### Short task 1
Count the lines of the entries below that contain the string "provided", treating case as significant, and give only the number.

### Document
— Start —

In actuality, this turned out to be pretty easy to integrate into our codebases, since we had written a reusable “Private Cluster” module in Pulumi, we could fix it once, and have it work for both Seed and Workload clusters. In addition to this, Pulumi has fantastic support in the code for creating multiple GCP provider instances each of which can impersonate a different service account. This gave us an easy path to using multiple different GCP service accounts to manage cluster projects vs network projects.


The following figure shows the state the project has reached:

Here the dashed lines indicate the source of the codebase that defines what Cloud Infrastructure is deployed as part of a project. The solid magenta lines show the flow of requests and invocations through Tekton pipelines to test and deploy our code:

  1. When a PR is raised, changes to the seed cluster and workload cluster codebases are tested by the GitHub event listener dispatching invocation(s) of the CI pipeline, which will deploy to the CI stacks within the CI environment
  2. When a PR is merged:
    1. Changes to the seed cluster codebase are deployed to the prod stack
    2. Changes to the workload cluster codebase are deployed to the dev stack, part of the dev environment
  3. We have updated the Pulumi code to deploy subnetworks inside some externally managed network projects

Towards Continuous Deployment

Now that we’ve got most of the moving parts that we need:

  • A Tekton pipeline that can deploy code in a sandbox and run tests
  • A Tekton pipeline that can deploy an arbitrary Pulumi project to one of its stacks
  • GitHub events to catch when changes are proposed and accepted

With a couple of extra pieces, we can look at full end-to-end automation:

  • Some way to capture the order of environments that the Pulumi code should deploy through
    • We want the seed cluster to deploy to some nonprod stack on merge, and promote to prod after adequate time/testing
    • We want workload clusters to deploy to dev on merge, and promote through stage and prod on a predictable cadence, with required automated checks
  • Which automated checks are required between these stages
    • Releases to prod require creating a change event in some centrally managed systems and also checking if a freeze is in place to prohibit deployments

Due to the nature of some of the integrations required in gating promotions towards the production, we opted to roll our own Continuous Deployment Controller but with a strict design limitation that this controller only decides WHEN a deployment must happen, and then delegates the actual change action to pre-built Tekton pipelines (or other Kubernetes native runners, if required).

— End —

### Short task 2
Decide whether each statement agrees with the article on Pulumi and Tekton deployment. Answer yes or no, and quote the article's deciding words.
(a) When a PR is merged, changes to the seed cluster codebase go to the prod stack.
(b) The Continuous Deployment Controller performs the actual change action of a deployment itself.
(c) Releases to prod require checking whether a freeze is in place.

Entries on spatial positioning
— Start —

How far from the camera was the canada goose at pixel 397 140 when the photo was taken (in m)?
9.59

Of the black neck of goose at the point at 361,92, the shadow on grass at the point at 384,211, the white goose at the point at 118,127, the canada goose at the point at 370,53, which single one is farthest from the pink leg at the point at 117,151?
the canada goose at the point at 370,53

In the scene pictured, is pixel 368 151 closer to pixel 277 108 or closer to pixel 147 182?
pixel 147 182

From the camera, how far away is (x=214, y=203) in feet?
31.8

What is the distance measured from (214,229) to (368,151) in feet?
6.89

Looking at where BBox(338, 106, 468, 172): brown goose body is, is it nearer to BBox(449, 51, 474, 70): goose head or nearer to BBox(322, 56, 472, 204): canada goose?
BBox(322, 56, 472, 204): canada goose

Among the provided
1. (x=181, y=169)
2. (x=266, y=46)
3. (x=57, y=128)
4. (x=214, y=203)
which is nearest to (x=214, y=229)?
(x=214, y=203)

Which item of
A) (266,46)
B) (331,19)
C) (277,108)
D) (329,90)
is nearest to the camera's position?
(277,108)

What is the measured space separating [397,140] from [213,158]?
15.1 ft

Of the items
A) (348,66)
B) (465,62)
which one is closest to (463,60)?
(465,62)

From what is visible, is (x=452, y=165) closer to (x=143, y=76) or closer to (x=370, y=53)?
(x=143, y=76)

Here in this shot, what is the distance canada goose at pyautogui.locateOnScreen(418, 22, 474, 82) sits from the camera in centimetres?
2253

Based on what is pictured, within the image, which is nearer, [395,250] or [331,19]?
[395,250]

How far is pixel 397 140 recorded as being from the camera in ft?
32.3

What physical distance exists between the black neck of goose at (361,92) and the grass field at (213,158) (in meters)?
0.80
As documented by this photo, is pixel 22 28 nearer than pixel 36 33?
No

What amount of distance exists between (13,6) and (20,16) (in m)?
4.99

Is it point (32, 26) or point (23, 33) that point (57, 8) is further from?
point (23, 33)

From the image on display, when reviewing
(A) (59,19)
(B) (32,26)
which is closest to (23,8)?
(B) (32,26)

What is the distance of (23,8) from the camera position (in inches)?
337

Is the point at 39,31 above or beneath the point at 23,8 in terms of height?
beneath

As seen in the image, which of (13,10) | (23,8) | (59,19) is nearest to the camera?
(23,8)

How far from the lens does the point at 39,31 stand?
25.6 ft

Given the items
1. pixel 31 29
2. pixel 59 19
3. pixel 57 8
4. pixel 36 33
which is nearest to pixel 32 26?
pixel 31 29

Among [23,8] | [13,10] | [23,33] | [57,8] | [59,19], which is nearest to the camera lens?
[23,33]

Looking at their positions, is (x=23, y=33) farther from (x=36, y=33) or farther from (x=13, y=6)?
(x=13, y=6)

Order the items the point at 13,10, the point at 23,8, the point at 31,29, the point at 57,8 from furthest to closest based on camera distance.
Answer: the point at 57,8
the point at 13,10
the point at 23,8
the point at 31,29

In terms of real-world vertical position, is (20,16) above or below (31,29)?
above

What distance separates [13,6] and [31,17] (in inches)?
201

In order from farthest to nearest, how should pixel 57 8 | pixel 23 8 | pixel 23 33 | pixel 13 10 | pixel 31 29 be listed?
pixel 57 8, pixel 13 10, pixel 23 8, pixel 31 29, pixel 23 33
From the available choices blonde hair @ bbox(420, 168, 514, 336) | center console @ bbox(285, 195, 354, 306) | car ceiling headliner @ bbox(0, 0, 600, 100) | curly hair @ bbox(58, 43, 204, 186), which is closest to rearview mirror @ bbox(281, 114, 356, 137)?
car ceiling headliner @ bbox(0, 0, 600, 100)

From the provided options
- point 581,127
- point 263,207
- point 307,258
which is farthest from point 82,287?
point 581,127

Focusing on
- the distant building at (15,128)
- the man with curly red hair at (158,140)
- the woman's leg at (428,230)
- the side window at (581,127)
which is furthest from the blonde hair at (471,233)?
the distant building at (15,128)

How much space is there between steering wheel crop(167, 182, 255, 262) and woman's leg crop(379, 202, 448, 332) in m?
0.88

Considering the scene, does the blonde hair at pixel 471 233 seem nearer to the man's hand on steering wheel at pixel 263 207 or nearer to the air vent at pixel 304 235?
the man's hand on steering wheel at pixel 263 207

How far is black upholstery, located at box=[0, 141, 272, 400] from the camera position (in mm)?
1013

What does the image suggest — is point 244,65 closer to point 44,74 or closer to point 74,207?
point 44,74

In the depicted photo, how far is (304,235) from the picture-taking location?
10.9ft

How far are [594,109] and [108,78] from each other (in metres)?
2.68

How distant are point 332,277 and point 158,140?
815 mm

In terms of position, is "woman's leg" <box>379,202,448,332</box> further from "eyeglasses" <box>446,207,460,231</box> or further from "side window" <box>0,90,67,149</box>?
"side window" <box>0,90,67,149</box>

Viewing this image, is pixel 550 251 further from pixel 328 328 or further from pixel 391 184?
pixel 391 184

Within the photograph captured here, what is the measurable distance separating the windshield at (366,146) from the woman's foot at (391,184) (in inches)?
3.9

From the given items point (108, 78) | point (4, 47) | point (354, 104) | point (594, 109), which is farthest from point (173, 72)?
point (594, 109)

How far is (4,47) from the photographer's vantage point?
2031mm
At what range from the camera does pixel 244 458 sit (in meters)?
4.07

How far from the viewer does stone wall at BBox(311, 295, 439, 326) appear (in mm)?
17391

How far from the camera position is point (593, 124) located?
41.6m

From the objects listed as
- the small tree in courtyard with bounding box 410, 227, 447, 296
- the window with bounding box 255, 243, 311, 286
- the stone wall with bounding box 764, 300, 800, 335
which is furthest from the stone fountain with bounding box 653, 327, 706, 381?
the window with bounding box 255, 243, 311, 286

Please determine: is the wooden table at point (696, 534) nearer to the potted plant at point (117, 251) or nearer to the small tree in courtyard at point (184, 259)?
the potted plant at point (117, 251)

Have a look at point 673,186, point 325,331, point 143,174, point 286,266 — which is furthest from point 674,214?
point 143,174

— End —

### Full output 1
2

### Full output 2
(a) Yes: "Changes to the seed cluster codebase are deployed to the prod stack"
(b) No: "this controller only decides WHEN a deployment must happen, and then delegates the actual change action to pre-built Tekton pipelines"
(c) Yes: "Releases to prod require creating a change event in some centrally managed systems and also checking if a freeze is in place to prohibit deployments"